Drivers Should Watch for Deer as Arkansas Rut Begins


LITTLE ROCK – Accidents involving vehicular collisions with deer appear to be on the rise in the state as the Arkansas rut begins. Drivers should be on the lookout during this time of year when deer are in Arkansas rut. Inevitably, someone is going to find themselves in an accident involving a deer, and Arkansas Game and Fish Commission officials urge caution while driving.

According to estimates compiled by State Farm Insurance, 22,100 claims were made in Arkansas in 2015-2016 involving vehicular collisions with deer and elk. This is up almost 3,000 claims from 2006-2007, when 19,507 claims were made. The figure is slightly below the nine-year high of 22,673 claims in 2010-2011 and the 22,271 claims made just two years later, but Arkansas’s annual claims total has not dipped below 20,000 since.
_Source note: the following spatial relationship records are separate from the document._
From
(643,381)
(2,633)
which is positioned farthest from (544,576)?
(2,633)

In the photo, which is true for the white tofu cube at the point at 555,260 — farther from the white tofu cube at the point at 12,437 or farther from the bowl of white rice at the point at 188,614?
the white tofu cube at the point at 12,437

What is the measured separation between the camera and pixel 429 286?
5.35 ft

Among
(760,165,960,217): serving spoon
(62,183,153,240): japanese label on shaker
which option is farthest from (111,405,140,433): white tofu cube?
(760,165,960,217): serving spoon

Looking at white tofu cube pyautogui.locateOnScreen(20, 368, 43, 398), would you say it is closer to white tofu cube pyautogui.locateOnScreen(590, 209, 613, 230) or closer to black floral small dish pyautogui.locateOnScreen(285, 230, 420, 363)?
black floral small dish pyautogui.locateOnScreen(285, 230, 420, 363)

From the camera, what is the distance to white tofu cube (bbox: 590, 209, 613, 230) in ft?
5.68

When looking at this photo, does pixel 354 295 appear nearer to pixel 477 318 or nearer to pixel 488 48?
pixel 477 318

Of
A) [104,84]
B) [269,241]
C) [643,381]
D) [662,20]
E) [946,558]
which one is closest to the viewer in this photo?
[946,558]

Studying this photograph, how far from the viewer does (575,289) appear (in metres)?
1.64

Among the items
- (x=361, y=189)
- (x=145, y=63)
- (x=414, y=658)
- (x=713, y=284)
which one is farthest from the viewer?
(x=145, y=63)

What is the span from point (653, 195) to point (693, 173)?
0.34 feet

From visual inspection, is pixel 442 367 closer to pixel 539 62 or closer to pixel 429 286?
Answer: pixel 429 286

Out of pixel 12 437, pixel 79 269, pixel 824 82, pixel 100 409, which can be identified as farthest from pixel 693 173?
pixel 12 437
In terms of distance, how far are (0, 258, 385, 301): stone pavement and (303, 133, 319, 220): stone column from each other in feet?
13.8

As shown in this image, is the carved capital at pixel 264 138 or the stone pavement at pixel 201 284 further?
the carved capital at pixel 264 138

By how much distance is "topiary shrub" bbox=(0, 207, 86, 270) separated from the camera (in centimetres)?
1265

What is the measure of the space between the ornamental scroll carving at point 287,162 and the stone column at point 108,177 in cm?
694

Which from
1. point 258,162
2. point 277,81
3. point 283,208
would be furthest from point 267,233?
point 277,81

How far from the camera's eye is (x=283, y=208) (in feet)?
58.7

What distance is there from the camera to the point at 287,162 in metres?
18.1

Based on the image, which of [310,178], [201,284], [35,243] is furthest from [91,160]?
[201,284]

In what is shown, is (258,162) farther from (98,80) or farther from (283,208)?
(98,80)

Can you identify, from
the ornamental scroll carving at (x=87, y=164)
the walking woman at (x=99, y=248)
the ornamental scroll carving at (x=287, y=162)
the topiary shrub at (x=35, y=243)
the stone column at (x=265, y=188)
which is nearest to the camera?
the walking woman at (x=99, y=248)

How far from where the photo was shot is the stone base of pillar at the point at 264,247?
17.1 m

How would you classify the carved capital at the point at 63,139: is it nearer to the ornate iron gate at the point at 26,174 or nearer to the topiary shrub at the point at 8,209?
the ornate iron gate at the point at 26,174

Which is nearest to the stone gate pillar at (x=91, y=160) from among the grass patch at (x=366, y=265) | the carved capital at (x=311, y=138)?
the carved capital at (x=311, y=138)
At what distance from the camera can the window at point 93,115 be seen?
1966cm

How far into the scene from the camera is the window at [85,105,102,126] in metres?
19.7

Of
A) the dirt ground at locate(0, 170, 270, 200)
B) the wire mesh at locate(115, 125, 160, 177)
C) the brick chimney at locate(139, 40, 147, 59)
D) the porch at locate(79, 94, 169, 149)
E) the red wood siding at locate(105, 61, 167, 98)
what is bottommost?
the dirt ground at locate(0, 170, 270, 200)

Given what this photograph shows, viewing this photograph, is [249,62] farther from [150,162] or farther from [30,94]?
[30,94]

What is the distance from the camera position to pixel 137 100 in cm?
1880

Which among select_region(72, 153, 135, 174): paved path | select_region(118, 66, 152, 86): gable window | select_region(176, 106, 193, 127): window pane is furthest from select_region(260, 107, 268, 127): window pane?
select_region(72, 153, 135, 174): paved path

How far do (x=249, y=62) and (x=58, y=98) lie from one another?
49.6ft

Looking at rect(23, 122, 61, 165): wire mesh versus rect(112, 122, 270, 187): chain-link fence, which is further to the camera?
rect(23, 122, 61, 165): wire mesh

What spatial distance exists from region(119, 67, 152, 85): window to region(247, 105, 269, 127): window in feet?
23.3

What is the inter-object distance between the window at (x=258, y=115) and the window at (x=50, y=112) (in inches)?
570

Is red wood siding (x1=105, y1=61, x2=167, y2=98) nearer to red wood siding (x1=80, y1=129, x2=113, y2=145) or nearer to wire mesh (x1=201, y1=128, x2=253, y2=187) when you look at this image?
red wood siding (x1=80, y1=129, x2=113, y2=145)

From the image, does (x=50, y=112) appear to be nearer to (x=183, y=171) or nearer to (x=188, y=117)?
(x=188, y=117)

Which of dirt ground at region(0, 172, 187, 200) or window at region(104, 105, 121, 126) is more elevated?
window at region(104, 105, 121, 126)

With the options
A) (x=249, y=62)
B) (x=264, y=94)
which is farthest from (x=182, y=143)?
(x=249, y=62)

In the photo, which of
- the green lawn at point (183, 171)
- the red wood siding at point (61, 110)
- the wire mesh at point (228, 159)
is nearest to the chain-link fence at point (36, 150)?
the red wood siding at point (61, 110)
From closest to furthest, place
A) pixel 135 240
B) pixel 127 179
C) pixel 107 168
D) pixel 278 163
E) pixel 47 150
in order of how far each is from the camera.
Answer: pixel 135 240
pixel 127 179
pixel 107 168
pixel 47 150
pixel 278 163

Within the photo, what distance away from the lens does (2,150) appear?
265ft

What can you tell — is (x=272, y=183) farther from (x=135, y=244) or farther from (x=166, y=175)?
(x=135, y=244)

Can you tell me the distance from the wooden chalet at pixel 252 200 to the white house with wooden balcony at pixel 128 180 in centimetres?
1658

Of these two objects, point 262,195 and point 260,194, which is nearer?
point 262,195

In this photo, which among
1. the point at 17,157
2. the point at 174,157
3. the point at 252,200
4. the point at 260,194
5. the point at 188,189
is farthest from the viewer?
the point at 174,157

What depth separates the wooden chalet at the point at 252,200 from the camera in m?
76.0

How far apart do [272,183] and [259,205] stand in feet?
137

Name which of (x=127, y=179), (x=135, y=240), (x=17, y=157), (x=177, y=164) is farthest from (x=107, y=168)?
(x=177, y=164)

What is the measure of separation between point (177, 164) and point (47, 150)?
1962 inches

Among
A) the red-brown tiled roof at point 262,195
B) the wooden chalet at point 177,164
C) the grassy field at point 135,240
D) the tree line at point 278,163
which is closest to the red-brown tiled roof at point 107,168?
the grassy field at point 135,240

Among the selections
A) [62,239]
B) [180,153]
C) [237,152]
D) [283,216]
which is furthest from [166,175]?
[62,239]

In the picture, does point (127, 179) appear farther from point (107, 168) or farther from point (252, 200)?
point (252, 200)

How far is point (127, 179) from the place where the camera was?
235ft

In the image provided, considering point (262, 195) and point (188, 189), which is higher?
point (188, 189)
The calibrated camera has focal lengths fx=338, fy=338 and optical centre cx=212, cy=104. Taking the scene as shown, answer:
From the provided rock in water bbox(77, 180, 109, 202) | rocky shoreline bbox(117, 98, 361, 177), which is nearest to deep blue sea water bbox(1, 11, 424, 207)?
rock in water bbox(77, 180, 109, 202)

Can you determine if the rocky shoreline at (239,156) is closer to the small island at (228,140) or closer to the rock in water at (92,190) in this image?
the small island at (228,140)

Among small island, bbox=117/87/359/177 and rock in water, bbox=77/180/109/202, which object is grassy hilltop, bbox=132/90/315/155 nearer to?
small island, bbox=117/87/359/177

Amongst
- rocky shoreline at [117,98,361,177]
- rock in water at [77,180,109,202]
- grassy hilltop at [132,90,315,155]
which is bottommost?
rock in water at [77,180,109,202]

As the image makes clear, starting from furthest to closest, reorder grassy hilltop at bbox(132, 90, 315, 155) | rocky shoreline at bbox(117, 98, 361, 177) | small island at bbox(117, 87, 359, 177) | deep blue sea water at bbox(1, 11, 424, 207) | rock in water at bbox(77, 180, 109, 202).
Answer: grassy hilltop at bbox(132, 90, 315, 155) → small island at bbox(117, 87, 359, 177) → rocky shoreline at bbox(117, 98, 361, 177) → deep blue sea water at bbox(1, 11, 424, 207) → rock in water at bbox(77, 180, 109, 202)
Last year’s total marked a rise of nearly 1,400 claims from the previous year.

“Just be alert,” Cory Gray, the AGFC’s deer program coordinator, urges. “If you see a deer on the side of the road, slow down, don’t swerve, don’t jeopardize your health or someone else’s trying to avoid the deer. Stay in your lane.

“Deer are diurnal animals, they want to move early in the morning at sunrise and then at sunset,” Gray said. Those are the times they feed and when they are at their most active. There is an increase in deer movement in October, November and December with a high peak in November, Gray said, because bucks are in rut.

“November is probably the riskiest time,” he says. “You look at risk management and it’s going to be November for the state.”

However, drivers should remain alert at all times if they notice deer on the roadside.

Should a collision with an animal occur, drivers should call the AGFC Radio Room at 1-800-482-9262. All deer that are killed, even in an automobile collision, need to be reported. Once reported, the driver can keep the deer for processing.

Chronic wasting disease and regulations for deer hunting in a 10-county CWD Management Zone have changed how deer can be handled, Gray notes. Deer that are killed in a vehicular collision within the 10-county zone can be kept after it is reported to the radio room, but just like with hunting, the whole deer cannot be transported out of the zone.

Gray says, “Just make sure and report the kill, if the individual wants to keep the meat. If a wildlife officer were to stop you and you have a dead deer with you, you have to have a tag or documentation. If you want to keep it for the meat, report it to the radio room for the proper documentation.”

If the animal is injured and drivers need help with the deer, they should also call the radio room to dispatch a wildlife officer to the scene, Gray said. “Absolutely make sure the animal is dead before you load it up.”